CENDOC Envelope 09 — 1978 FAB UFO Records
A Brazilian Air Force CENDOC archive envelope collecting 1978 OANI sighting reports, internal correspondence, and analysis from across Brazil — the peak year of the Colares chupa-chupa wave and Operação Prato.
Brief
CENDOC Envelope 09 is among the largest single-year FAB UAP document collections in the Arquivo Nacional series, spanning reports and internal correspondence from 1978 — the year the Força Aérea Brasileira formally investigated the Colares incident cluster under Operação Prato. The envelope covers a period of above-average incident density across Brazil, with the northern Pará state region as the epicenter of a sustained wave of low-altitude UAP encounters carrying reported physical effects on witnesses. The PDF is scanned with no OCR text available; all summary content derives from the Arquivo Nacional description blurb.
Metadata
- Agency
- Força Aérea Brasileira / Arquivo Nacional
- Release
- 1978-12-31
- Type
- PDF • .pdf
- Length
- 85 pages
- Programs
- Operação Prato, CENDOC
- Tags
- OANI, chupa-chupa, Colares, Operação Prato, Brazil, Pará state, 1978, physical effects, FAB archive
Key points
- The envelope covers 1978 — the year of Operação Prato, the FAB's formal military field investigation of the Colares/Pará UAP wave.

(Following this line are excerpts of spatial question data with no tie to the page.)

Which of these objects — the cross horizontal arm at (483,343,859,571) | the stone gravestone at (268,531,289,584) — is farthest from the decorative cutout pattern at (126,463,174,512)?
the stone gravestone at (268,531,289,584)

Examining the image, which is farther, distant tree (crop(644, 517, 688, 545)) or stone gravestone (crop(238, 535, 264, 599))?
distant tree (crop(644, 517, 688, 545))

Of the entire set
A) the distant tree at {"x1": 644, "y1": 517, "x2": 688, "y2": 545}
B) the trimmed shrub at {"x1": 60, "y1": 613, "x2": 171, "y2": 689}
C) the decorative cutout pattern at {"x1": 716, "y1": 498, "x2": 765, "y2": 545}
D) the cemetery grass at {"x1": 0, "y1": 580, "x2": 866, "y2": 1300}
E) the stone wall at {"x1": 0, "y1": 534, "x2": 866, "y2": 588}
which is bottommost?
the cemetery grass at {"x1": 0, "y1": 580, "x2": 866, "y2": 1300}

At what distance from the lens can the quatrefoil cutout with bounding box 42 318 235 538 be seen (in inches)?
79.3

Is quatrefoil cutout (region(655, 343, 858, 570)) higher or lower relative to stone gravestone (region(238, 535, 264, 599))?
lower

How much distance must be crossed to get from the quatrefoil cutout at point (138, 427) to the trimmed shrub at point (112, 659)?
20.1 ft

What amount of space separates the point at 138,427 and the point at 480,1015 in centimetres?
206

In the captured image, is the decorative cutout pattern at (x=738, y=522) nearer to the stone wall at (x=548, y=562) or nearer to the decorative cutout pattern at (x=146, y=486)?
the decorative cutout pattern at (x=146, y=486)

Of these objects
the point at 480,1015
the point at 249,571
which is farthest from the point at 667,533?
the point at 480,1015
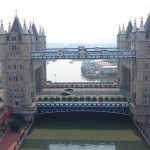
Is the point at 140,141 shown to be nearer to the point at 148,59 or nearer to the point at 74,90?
the point at 148,59

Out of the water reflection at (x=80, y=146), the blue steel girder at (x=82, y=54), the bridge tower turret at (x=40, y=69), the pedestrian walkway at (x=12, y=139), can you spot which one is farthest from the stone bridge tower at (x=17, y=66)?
the bridge tower turret at (x=40, y=69)

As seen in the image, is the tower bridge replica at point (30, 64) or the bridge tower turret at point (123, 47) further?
the bridge tower turret at point (123, 47)

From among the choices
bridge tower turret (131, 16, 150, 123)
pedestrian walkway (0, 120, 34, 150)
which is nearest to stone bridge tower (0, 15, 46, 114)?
pedestrian walkway (0, 120, 34, 150)

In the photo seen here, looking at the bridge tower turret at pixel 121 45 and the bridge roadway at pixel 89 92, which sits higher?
the bridge tower turret at pixel 121 45

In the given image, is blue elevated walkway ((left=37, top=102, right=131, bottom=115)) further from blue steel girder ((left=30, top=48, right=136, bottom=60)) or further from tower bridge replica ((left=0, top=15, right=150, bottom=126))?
blue steel girder ((left=30, top=48, right=136, bottom=60))

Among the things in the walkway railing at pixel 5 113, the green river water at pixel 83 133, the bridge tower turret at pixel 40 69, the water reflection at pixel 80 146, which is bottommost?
the water reflection at pixel 80 146

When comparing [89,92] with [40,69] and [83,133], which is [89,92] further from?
[83,133]

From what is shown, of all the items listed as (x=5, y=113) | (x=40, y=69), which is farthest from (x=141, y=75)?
(x=40, y=69)

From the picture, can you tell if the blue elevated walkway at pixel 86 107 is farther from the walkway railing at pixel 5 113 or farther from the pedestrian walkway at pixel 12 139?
the pedestrian walkway at pixel 12 139
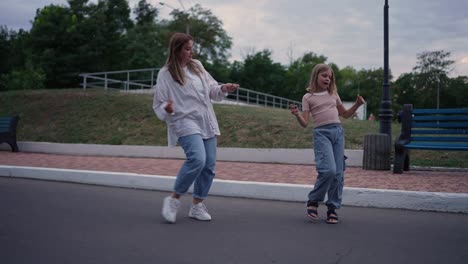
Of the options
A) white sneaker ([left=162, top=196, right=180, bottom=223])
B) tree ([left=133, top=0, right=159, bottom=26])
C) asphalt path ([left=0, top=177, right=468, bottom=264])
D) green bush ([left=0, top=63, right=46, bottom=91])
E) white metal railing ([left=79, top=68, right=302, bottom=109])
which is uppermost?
tree ([left=133, top=0, right=159, bottom=26])

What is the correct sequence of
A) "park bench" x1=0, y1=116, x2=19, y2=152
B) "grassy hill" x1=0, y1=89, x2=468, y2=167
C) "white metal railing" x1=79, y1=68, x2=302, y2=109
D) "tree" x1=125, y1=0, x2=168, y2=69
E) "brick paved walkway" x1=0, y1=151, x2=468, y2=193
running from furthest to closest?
"tree" x1=125, y1=0, x2=168, y2=69 < "white metal railing" x1=79, y1=68, x2=302, y2=109 < "park bench" x1=0, y1=116, x2=19, y2=152 < "grassy hill" x1=0, y1=89, x2=468, y2=167 < "brick paved walkway" x1=0, y1=151, x2=468, y2=193

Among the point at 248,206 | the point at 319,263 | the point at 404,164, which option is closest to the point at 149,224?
the point at 248,206

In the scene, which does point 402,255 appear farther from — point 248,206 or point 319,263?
point 248,206

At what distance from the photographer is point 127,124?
14.6 m

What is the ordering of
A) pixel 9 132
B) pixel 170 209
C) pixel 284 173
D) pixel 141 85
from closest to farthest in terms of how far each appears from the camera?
pixel 170 209 < pixel 284 173 < pixel 9 132 < pixel 141 85

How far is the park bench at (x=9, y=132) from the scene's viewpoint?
44.2 feet

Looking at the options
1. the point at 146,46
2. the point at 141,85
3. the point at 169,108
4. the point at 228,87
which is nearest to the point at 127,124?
the point at 141,85

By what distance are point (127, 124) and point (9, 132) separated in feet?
10.6

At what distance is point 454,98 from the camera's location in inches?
2749

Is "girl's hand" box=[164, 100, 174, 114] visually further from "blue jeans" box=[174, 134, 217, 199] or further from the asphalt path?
the asphalt path

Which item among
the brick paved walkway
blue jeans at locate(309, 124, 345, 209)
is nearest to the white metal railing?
the brick paved walkway

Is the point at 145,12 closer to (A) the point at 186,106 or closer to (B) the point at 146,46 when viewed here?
(B) the point at 146,46

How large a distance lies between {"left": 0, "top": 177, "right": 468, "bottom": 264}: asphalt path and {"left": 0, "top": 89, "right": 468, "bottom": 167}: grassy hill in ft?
15.7

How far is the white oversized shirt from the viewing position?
A: 462 centimetres
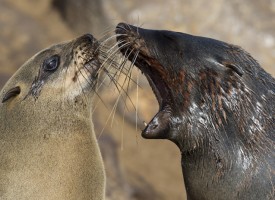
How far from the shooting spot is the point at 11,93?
23.4 ft

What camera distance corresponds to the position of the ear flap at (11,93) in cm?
711

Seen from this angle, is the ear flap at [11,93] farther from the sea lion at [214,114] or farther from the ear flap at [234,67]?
the ear flap at [234,67]

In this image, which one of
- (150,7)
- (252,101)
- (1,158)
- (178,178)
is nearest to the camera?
(252,101)

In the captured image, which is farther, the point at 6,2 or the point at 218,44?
the point at 6,2

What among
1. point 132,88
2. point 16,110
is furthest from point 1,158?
point 132,88

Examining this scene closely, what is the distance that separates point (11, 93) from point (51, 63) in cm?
48

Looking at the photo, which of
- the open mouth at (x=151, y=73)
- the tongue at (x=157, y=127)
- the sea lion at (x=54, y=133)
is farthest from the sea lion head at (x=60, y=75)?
the tongue at (x=157, y=127)

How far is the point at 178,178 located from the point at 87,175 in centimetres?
638

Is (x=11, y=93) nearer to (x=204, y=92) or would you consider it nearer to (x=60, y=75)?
(x=60, y=75)

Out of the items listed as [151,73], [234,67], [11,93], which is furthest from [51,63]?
[234,67]

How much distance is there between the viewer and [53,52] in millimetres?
7387

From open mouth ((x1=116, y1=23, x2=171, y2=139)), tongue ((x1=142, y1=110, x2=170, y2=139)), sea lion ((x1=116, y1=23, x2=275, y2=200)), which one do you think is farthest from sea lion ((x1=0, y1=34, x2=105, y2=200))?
tongue ((x1=142, y1=110, x2=170, y2=139))

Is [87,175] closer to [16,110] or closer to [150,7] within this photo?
[16,110]

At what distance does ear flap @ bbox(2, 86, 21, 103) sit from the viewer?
7109mm
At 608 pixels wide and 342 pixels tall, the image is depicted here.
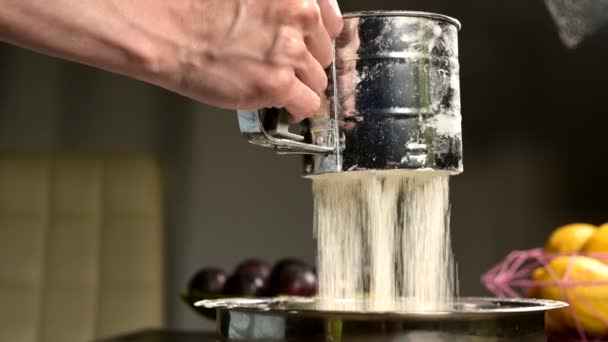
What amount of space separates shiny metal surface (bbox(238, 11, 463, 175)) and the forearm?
75 mm

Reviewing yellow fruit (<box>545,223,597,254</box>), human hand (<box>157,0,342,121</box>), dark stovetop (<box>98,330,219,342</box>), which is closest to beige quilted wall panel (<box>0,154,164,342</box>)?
dark stovetop (<box>98,330,219,342</box>)

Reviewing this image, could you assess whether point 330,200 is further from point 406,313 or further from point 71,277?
point 71,277

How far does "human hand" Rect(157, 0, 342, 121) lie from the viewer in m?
0.60

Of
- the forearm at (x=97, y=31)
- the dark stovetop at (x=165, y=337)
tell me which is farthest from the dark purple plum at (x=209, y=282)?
the forearm at (x=97, y=31)

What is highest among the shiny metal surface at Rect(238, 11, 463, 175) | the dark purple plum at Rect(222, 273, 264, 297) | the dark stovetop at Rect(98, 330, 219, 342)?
the shiny metal surface at Rect(238, 11, 463, 175)

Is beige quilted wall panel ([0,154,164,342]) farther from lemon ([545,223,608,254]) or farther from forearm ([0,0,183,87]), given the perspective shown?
forearm ([0,0,183,87])

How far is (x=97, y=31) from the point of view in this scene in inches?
22.8

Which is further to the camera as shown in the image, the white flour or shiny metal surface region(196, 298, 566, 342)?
the white flour

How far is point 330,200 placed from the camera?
2.23 ft

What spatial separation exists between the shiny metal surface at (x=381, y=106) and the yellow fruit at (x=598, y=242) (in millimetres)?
224

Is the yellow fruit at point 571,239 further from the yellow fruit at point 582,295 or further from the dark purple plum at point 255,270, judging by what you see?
the dark purple plum at point 255,270

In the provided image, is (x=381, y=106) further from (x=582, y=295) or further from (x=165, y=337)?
(x=165, y=337)

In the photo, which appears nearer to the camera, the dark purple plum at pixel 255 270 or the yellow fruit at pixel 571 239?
the yellow fruit at pixel 571 239

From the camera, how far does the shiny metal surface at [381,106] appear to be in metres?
0.61
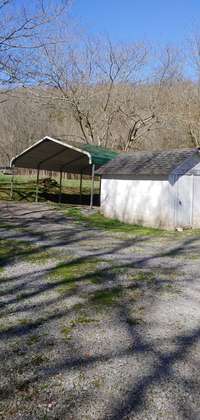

- The Colares chupa-chupa incident cluster, named by local residents for reported light-beam encounters that left physical marks on witnesses, peaked during this envelope's coverage year.
- Contents span sighting reports, internal correspondence, and analysis material drawn from across Brazil, not solely from the Colares or Pará region.
- Described as one of the largest single-year FAB OANI envelopes in the Arquivo Nacional series, indicating an exceptional volume of recorded incidents for 1978.
- OANI (Objeto Aéreo Não Identificado) is the FAB's formal designation throughout this series — the Brazilian Portuguese equivalent of UAP.
Most interesting
- Operação Prato ('Operation Plate') was a covert FAB field mission run from September to December 1977 and extended into 1978, tasked with documenting the Colares incidents on the ground; its existence was not publicly confirmed until mission commander Captain Uyrangê Hollanda gave on-camera interviews to researcher A.J. Gevaerd in the 1990s.
- The chupa-chupa label came from Colares and surrounding Pará communities whose residents described craft projecting focused beams that appeared to burn skin and produce puncture marks — injuries documented in contemporaneous medical records and later in the FAB's own Operação Prato files.
- 1978 is widely cited as the single most document-dense year in the FAB Arquivo Nacional OANI series, which spans the 1950s through the 1980s.
- Brazil's military government of the late 1970s treated UAP reporting as a legitimate national-security matter, generating systematic documentation at a time when the US Air Force had formally closed Project Blue Book and adopted a posture of public disengagement.
- Captain Hollanda died in 1997, shortly after his extended on-camera account of the Operação Prato investigation — timing that has since made his case a recurring reference point in disclosure-era discussions of witness attrition.